Efforts to crack down on Florida’s pill mills have already shown results, Gov. Rick Scott and other state officials said Wednesday.
When Scott took office in January 2011, seven Floridians a day were dying of prescription-drug overdoses, and people from other states came here to make their buys.
Now, according to the 2011 Interim Drugs Identified in Deceased Persons Report, the number of prescription-drug deaths has fallen nearly eight percent compared to the same period in 2010.
And since their creation a year ago, Florida’s Drug Enforcement Strike Force Teams have made 2,150 arrests and seized nearly half a million pills, 391 weapons and $4.7 million, said Florida Department of Law Enforcement Commissioner Gerald Bailey.

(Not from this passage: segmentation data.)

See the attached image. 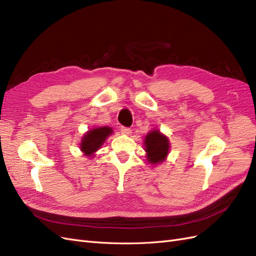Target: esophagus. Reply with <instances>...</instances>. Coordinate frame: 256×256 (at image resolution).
<instances>
[{"mask_svg":"<svg viewBox=\"0 0 256 256\" xmlns=\"http://www.w3.org/2000/svg\"><path fill=\"white\" fill-rule=\"evenodd\" d=\"M121 133L128 135V134L132 133V130H130V128H126V126H121Z\"/></svg>","mask_w":256,"mask_h":256,"instance_id":"obj_1","label":"esophagus"}]
</instances>
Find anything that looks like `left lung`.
<instances>
[{
    "mask_svg": "<svg viewBox=\"0 0 256 256\" xmlns=\"http://www.w3.org/2000/svg\"><path fill=\"white\" fill-rule=\"evenodd\" d=\"M145 147L147 158L150 163L163 162L168 154V140L164 135L160 134L159 130H152L145 140Z\"/></svg>",
    "mask_w": 256,
    "mask_h": 256,
    "instance_id": "obj_1",
    "label": "left lung"
}]
</instances>
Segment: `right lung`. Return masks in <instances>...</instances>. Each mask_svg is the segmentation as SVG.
Here are the masks:
<instances>
[{
  "label": "right lung",
  "mask_w": 256,
  "mask_h": 256,
  "mask_svg": "<svg viewBox=\"0 0 256 256\" xmlns=\"http://www.w3.org/2000/svg\"><path fill=\"white\" fill-rule=\"evenodd\" d=\"M111 133H112V130L108 126L88 130V133L83 137L81 142V150L85 154L90 156L100 148L104 142Z\"/></svg>",
  "instance_id": "obj_1"
}]
</instances>
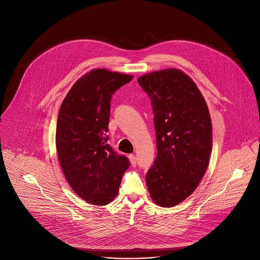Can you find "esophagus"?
I'll list each match as a JSON object with an SVG mask.
<instances>
[{
    "label": "esophagus",
    "instance_id": "esophagus-1",
    "mask_svg": "<svg viewBox=\"0 0 260 260\" xmlns=\"http://www.w3.org/2000/svg\"><path fill=\"white\" fill-rule=\"evenodd\" d=\"M128 159H129V161H131V164H132V166H133V167H136V165H137V158H136V156H135L134 154H131V155H128Z\"/></svg>",
    "mask_w": 260,
    "mask_h": 260
}]
</instances>
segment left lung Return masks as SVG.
<instances>
[{
	"mask_svg": "<svg viewBox=\"0 0 260 260\" xmlns=\"http://www.w3.org/2000/svg\"><path fill=\"white\" fill-rule=\"evenodd\" d=\"M139 84L151 100L157 156L147 172L152 201L171 208L186 200L203 179L212 150V121L193 80L179 69L147 73Z\"/></svg>",
	"mask_w": 260,
	"mask_h": 260,
	"instance_id": "left-lung-1",
	"label": "left lung"
}]
</instances>
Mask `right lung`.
<instances>
[{
    "label": "right lung",
    "instance_id": "add662e5",
    "mask_svg": "<svg viewBox=\"0 0 260 260\" xmlns=\"http://www.w3.org/2000/svg\"><path fill=\"white\" fill-rule=\"evenodd\" d=\"M134 78L94 69L79 78L63 99L57 116L58 161L72 189L85 202L106 206L118 194L128 159L107 143L112 94Z\"/></svg>",
    "mask_w": 260,
    "mask_h": 260
}]
</instances>
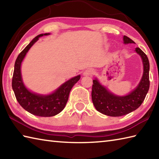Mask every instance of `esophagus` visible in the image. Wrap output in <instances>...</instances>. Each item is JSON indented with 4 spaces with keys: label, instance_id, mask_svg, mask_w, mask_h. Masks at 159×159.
<instances>
[{
    "label": "esophagus",
    "instance_id": "1",
    "mask_svg": "<svg viewBox=\"0 0 159 159\" xmlns=\"http://www.w3.org/2000/svg\"><path fill=\"white\" fill-rule=\"evenodd\" d=\"M94 74V70L92 69V68H89V69H87L85 71H84L83 74L85 76H92Z\"/></svg>",
    "mask_w": 159,
    "mask_h": 159
}]
</instances>
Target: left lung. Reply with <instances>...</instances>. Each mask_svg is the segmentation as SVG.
I'll return each mask as SVG.
<instances>
[{"instance_id":"left-lung-1","label":"left lung","mask_w":159,"mask_h":159,"mask_svg":"<svg viewBox=\"0 0 159 159\" xmlns=\"http://www.w3.org/2000/svg\"><path fill=\"white\" fill-rule=\"evenodd\" d=\"M124 43H135L127 36H123ZM135 51L141 56L143 63V75L134 91L125 96H118L111 94L102 86L96 79L93 80L92 99L95 108L99 112L110 116H121L139 108L143 102L150 88V63L145 53L139 48Z\"/></svg>"}]
</instances>
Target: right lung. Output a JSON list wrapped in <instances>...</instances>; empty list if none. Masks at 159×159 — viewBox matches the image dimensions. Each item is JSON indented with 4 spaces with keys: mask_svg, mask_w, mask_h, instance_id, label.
Returning a JSON list of instances; mask_svg holds the SVG:
<instances>
[{
    "mask_svg": "<svg viewBox=\"0 0 159 159\" xmlns=\"http://www.w3.org/2000/svg\"><path fill=\"white\" fill-rule=\"evenodd\" d=\"M48 34H42L36 36L18 56L15 62L11 83L15 96L21 107L34 115L45 117L55 116L63 110L68 101L71 88L80 78V75L72 78L63 84L53 94L48 96L35 94L30 92L25 87L20 74L22 61L30 48L39 40V37Z\"/></svg>",
    "mask_w": 159,
    "mask_h": 159,
    "instance_id": "obj_1",
    "label": "right lung"
}]
</instances>
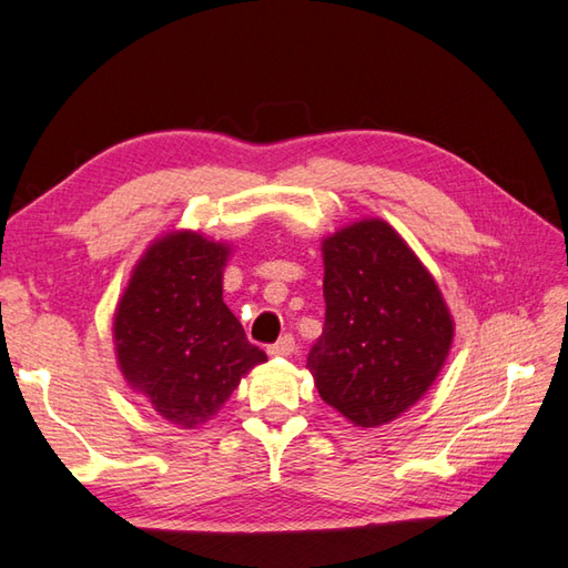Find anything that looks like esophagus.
Here are the masks:
<instances>
[{"label":"esophagus","mask_w":568,"mask_h":568,"mask_svg":"<svg viewBox=\"0 0 568 568\" xmlns=\"http://www.w3.org/2000/svg\"><path fill=\"white\" fill-rule=\"evenodd\" d=\"M293 352H295V339H293L291 334H285L281 342H275V344L268 348L271 356H281V358L293 356Z\"/></svg>","instance_id":"34e87169"}]
</instances>
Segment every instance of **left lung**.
<instances>
[{
	"mask_svg": "<svg viewBox=\"0 0 568 568\" xmlns=\"http://www.w3.org/2000/svg\"><path fill=\"white\" fill-rule=\"evenodd\" d=\"M324 329L307 356L315 388L354 427L397 419L437 381L454 317L427 265L366 216L322 239Z\"/></svg>",
	"mask_w": 568,
	"mask_h": 568,
	"instance_id": "1",
	"label": "left lung"
}]
</instances>
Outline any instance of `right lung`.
Here are the masks:
<instances>
[{
  "mask_svg": "<svg viewBox=\"0 0 568 568\" xmlns=\"http://www.w3.org/2000/svg\"><path fill=\"white\" fill-rule=\"evenodd\" d=\"M232 246L175 229L143 251L119 297L114 356L126 385L178 429L210 422L265 361L222 300Z\"/></svg>",
  "mask_w": 568,
  "mask_h": 568,
  "instance_id": "right-lung-1",
  "label": "right lung"
}]
</instances>
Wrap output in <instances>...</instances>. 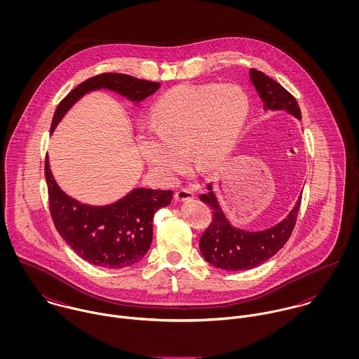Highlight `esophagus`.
<instances>
[{"label":"esophagus","mask_w":359,"mask_h":359,"mask_svg":"<svg viewBox=\"0 0 359 359\" xmlns=\"http://www.w3.org/2000/svg\"><path fill=\"white\" fill-rule=\"evenodd\" d=\"M174 198H175V201H177V202H187V201L194 199V192H192L191 189L181 188V189H178V191L175 192Z\"/></svg>","instance_id":"34e87169"}]
</instances>
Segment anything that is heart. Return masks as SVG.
<instances>
[{
  "instance_id": "1",
  "label": "heart",
  "mask_w": 359,
  "mask_h": 359,
  "mask_svg": "<svg viewBox=\"0 0 359 359\" xmlns=\"http://www.w3.org/2000/svg\"><path fill=\"white\" fill-rule=\"evenodd\" d=\"M249 107L246 93L232 83L178 86L154 103L152 131L138 135L140 152L168 181L184 171L187 151L198 168H214L233 149Z\"/></svg>"
}]
</instances>
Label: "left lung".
<instances>
[{
	"label": "left lung",
	"instance_id": "8db88e82",
	"mask_svg": "<svg viewBox=\"0 0 359 359\" xmlns=\"http://www.w3.org/2000/svg\"><path fill=\"white\" fill-rule=\"evenodd\" d=\"M250 80L265 110H286L302 120L299 103L279 83L256 69H250ZM207 194L201 195V201L211 207L212 219L201 238L199 248L202 256L211 265L225 271L256 268L275 256L290 238L302 205V196L283 221L264 231L249 232L231 225L212 192L211 184L207 185Z\"/></svg>",
	"mask_w": 359,
	"mask_h": 359
}]
</instances>
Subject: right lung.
Masks as SVG:
<instances>
[{"instance_id":"add662e5","label":"right lung","mask_w":359,"mask_h":359,"mask_svg":"<svg viewBox=\"0 0 359 359\" xmlns=\"http://www.w3.org/2000/svg\"><path fill=\"white\" fill-rule=\"evenodd\" d=\"M114 91L133 102L154 94L160 84L121 73H102L72 90L57 104L51 131L66 111L87 93ZM50 211L56 231L83 259L93 265L120 269L137 264L148 253L154 238V212L171 203L172 191L137 188L123 199L106 205H90L66 195L56 184L48 156L46 158Z\"/></svg>"}]
</instances>
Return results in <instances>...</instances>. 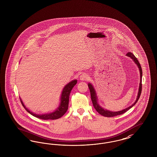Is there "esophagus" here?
<instances>
[{"instance_id": "1", "label": "esophagus", "mask_w": 157, "mask_h": 157, "mask_svg": "<svg viewBox=\"0 0 157 157\" xmlns=\"http://www.w3.org/2000/svg\"><path fill=\"white\" fill-rule=\"evenodd\" d=\"M80 80L81 81H86L88 79V75L86 74H82L79 77Z\"/></svg>"}]
</instances>
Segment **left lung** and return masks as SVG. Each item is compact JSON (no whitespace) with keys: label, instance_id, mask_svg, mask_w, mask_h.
I'll list each match as a JSON object with an SVG mask.
<instances>
[{"label":"left lung","instance_id":"obj_1","mask_svg":"<svg viewBox=\"0 0 157 157\" xmlns=\"http://www.w3.org/2000/svg\"><path fill=\"white\" fill-rule=\"evenodd\" d=\"M126 56L129 57L130 58H131L132 60L135 63V64L137 65L138 67L139 68V71H140V86H139V89H138V95H137V97L134 103L132 105H131L130 106L128 107L127 108L122 109V111H109L108 109H106L103 108L101 105L98 104V96L97 95V92L96 90H95L94 87L93 86V85L90 83H88V87L90 88V97H91V100L92 102L93 105L95 108V109H96V111H97L99 114H101V115H103L104 117H115L117 115H121L125 112H127L128 110H129L130 108H131L132 106H134L135 104L137 102V101H138L139 98L140 97L141 94V90H142V68L141 67V65L140 63V62H138V60L137 59V58H136V57L131 52L127 53Z\"/></svg>","mask_w":157,"mask_h":157}]
</instances>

“We’ve gone from being known as the ‘Oxy Express’ to being a role model for our sister states,” Bailey said.
As a result of law enforcement efforts and a new state law, which went into effect on July 1, oxycodone purchases by Florida doctors have dropped 97 percent from 2010 to 2011, officials said.
In 2010, Florida was home to 90 of the nation’s top 100 Oxycodone-buying doctors and 53 of its top 100 Oxycodone-buying pharmacies. But over the last year, the number of such doctors has been reduced by 85 percent, to 13, and the number of pharmacies has dropped 64 percent, to 19; the number of pain clinics has dropped from 800 to 508 statewide.